Настроение стало падать. Я чувствовал, как во мне нарастает глухое раздражение. Тогда я тихонько оделся и вышел. Мне: стадо очень тоскливо. Безнадежно тоскливо. А помочь бы мне могла только мать. Я шел по узкой лестнице и старался представить ее, мою мать. Я был еще на лестнице, а она уже стояла перед моими глазами…

Вот я стучу в дверь, и мать открывает мне. Я медлю входить. Прислонившись к дверному косяку, смотрю на нее. Она в моем любимом синем платье. Чуть сгорбилась. Под глазами и около губ морщины.

— Ты старенькая, мама. Совсем старенькая.

— Да и ты не молод, парень. Сорок лет — далеко не детский возраст, — говорит она и немножко грустно смеется.

Мы молчим, просто глядим друг на друга, затем я прохожу в комнату. Бросаю на стол кожаную папку и мою руки. Мылю чернильное пятно на указательном пальце и все время чувствую на спине взгляд матери. Сейчас она скажет:

— Опять ругался?

А я отвечу вопросом:

— Разве заметно? И откуда ты все знаешь, мать? Ты все буквально знаешь про меня.

— Если я не буду знать, то кто же будет знать?

— Да, к сожалению, никто. Могла бы…

Можно не произносить ее имени. Мать всегда догадывается, о ком идет речь. И это хорошо. Так легче.

— Но ее нет, — говорит мать. — Ты очень часто скандалишь, сынок. Даже чересчур. Почему бы это? У тебя интересная работа, ты делаешь большое дело. Я горжусь тобой. И директор гордится.
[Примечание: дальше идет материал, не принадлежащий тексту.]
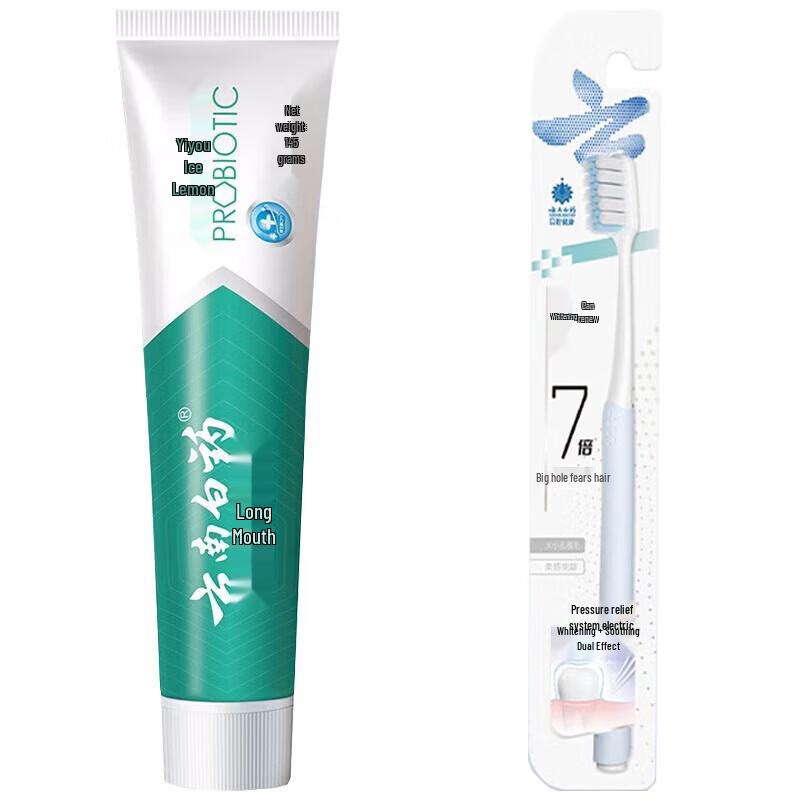 Yunnan Baiyao Jin Kou Jian Fresh Lemon Mint Toothpaste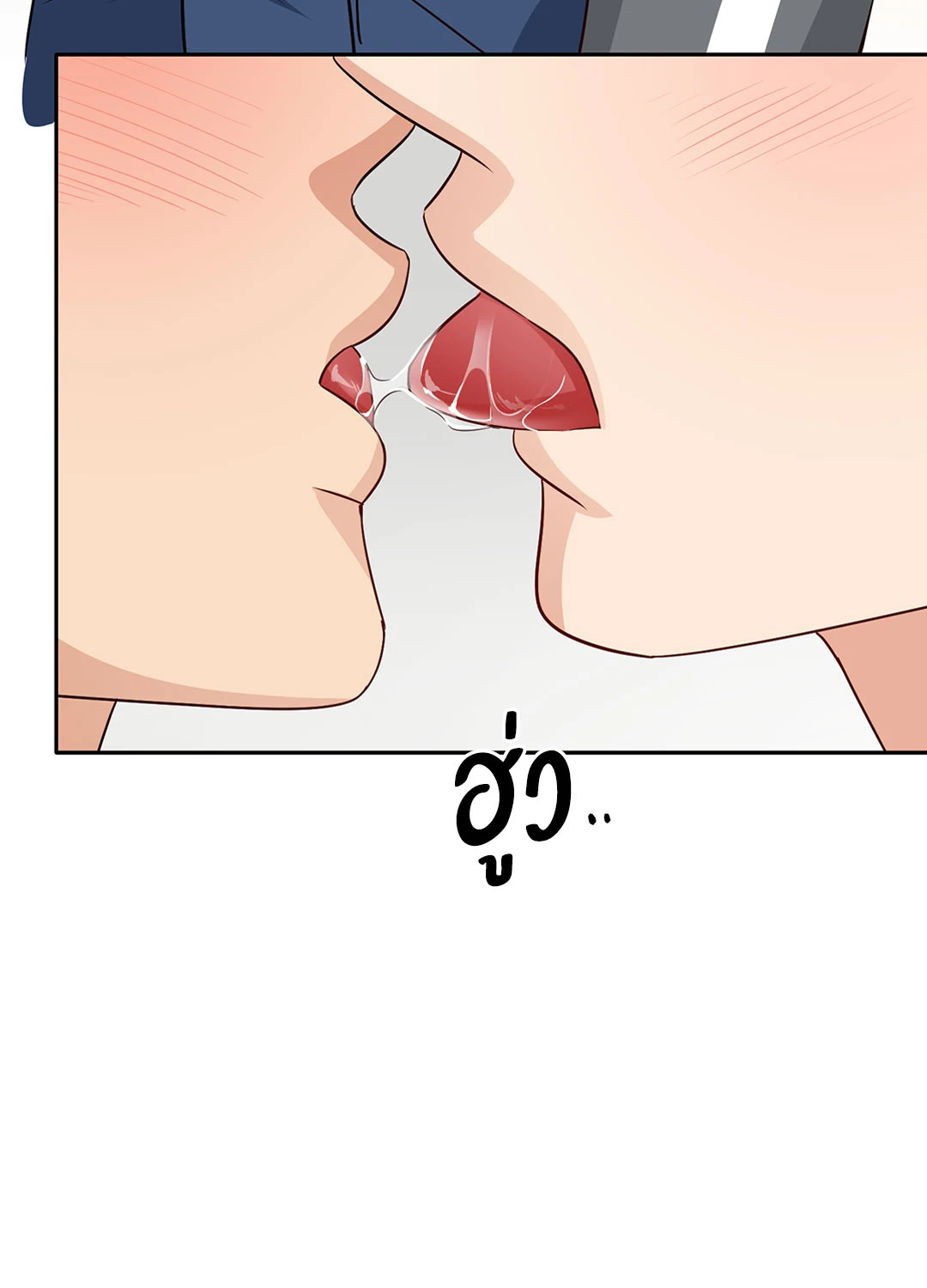 หน้า 59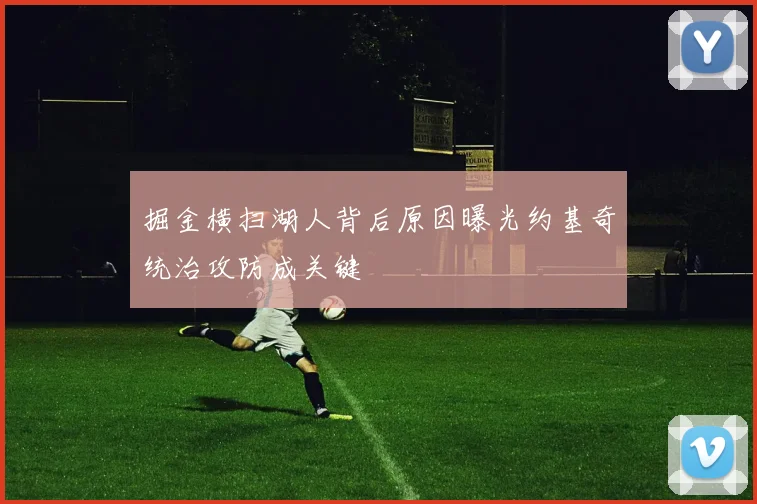 掘金横扫湖人背后原因曝光约基奇统治攻防成关键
— Человеку необходимо и другое. Кроме работы. Мать, ты знаешь что.

— Если имеешь в виду Лену, то виноват ты сам.

— Я понимаю.

— И много думаешь о ней?

— Всегда. Почти все время.

— Зачем держишь это в себе? Такое горит.

— Мать, не узнаю тебя. Не идти же к директору? Так не бывает. Ведь у человека есть и то, что он носит глубоко в себе и не может открыть никому. Разве что тебе, матери, своему первоначалу. Если тебя нет, то и некому. И тогда он остается на орбите один. У него много орбит, но на этой он совсем один.

— Собачий у тебя характер, — укоризненно выговаривает она. Директор так не скажет никогда. Он скажет иначе:

— Василий Петрович, прошу не забываться и быть вежливым.

Я хитро прищуриваюсь:

— У тебя-то, мамаша, характер какой? Я только твоя копия. Не ты ли любила поскандалить, а потом соседи писали жалобы?

— Приходилось, но это было давно, — смеется мать. — Очень давно. Четверть века назад. Тогда погиб твой отец и я осталась совсем одна. Тебе стукнуло пятнадцать лет, когда я поскандалила последний раз. А потом я затихла навсегда.